La seconde approche consiste à rejeter tout élément culturel, le plus souvent à cause de ses origines païennes et idolâtres. Les chrétiens qui cèdent à cette approche tombent dans un sacralisme anti-biblique, un sectarisme, pour ne pas dire fondamentalisme motivé par la crainte. Là aussi, les motivations sont très bonnes; mais en ne voulant pas se souiller, on en oublie rapidement l’Évangile qui dit que notre problème est interne (Mc 7).

  1. Le rachat (Évangile)

La troisième voix est celle de l’Évangile. C’est se poser, par exemple, la question : « Qu’est-ce qui, dans cette tradition, soutient/défigure la vérité de l’Évangile? » ou « Comment peut-on proclamer l’Évangile en utilisant cet aspect culturel? ». L’approche du rachat de la culture, c’est saisir les opportunités et identifier les obstacles à la Vérité pour mieux expliquer l’Évangile.

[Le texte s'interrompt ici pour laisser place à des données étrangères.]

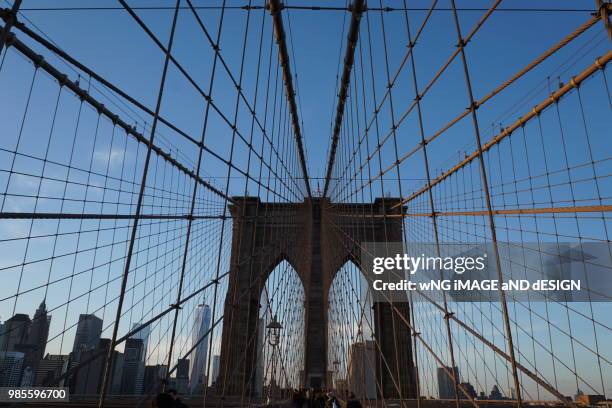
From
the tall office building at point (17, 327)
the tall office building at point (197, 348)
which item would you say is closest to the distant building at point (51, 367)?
the tall office building at point (17, 327)

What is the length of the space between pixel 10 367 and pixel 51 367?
3.19m

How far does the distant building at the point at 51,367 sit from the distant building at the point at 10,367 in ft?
0.83

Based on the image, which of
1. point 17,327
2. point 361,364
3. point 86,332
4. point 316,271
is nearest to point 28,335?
point 17,327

Deux exemples concrets : mon graffiti et la croix occitane

  • Je ne me souviens pas vraiment comment j’en suis arrivé à ce schéma, mais j’ai rapidement dû le mettre en œuvre au début de ma vie chrétienne après avoir brulé toutes mes bombes de peinture. En effet, j’ai commencé par rejeter le graffiti que je pratiquais avant de comprendre la Bonne Nouvelle de Jésus-Christ. Mais après mûre réflexion, et surtout une meilleure compréhension de l’Évangile, j’ai acquis la conviction que les couleurs, la créativité, l’amitié… tout cela venait de Dieu qui les a voulues dans le but de lui rendre gloire. Ma question n’était plus « le graffiti est-il diabolique? » mais « comment ma pratique du graffiti peut-elle rendre gloire à Dieu? ».

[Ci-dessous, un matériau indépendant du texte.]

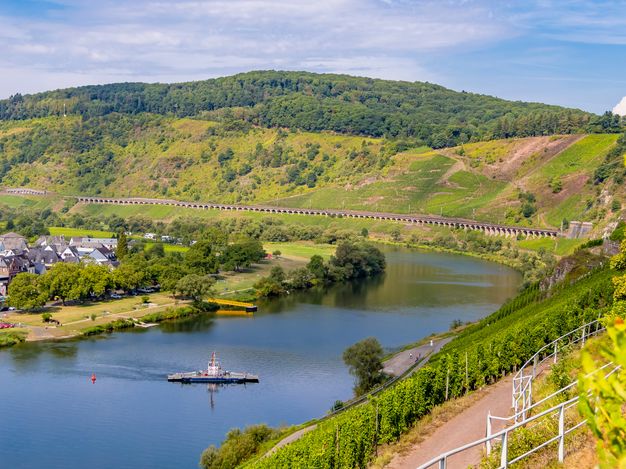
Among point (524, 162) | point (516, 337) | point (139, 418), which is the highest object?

  • Récemment, j’ai entendu l’histoire de la croix occitane, extrêmement présente dans notre ville. On dit que les Gaulois l’utilisaient pour leurs rites druidiques et pour symboliser les 12 mois de l’année et ses 4 saisons. Lors de l’arrivée de l’Évangile dans la région, les chrétiens ont rapidement récupéré les mêmes chiffres – le 4, le 12 – et la croix, et leur ont donné le sens qui supporterait leur prédication (le supplice du Christ et ses 12 témoins). **Pourquoi ne continuerions-nous pas sur cette lancée historique?** Pourquoi ne pas trouver dans les fêtes propres à notre culture les opportunités de proclamer l’Évangile? Est-ce qu’il vaut mieux fermer les Églises plutôt que de profiter des congés pour proclamer et même fêter l’incarnation?

Racheter car rachetés

On ne peut pas exiger de nos contemporains qu’ils rejettent leur culture et adoptent la culture parallèle de l’Église. Non seulement parce qu’elle est pauvre, mais surtout parce qu’elle n’est pas l’objectif de notre mission.

À l’opposé de l’acceptation sans retenue et du rejet religieux se trouve une 3e voix dont nous sommes tous bénéficiaires. Dieu ne pouvait pas nous accepter tels que nous étions. Mais, bonne nouvelle, il ne nous a pas rejetés non plus; il nous a rachetés: son Fils a subi le rejet (Mt 27.46), lui qui avait la pleine approbation de son Père (Mt 17.5) pour que nous soyons rachetés et pardonnés à la gloire de sa grâce!

Quelle sera votre manière de répondre à ce miracle?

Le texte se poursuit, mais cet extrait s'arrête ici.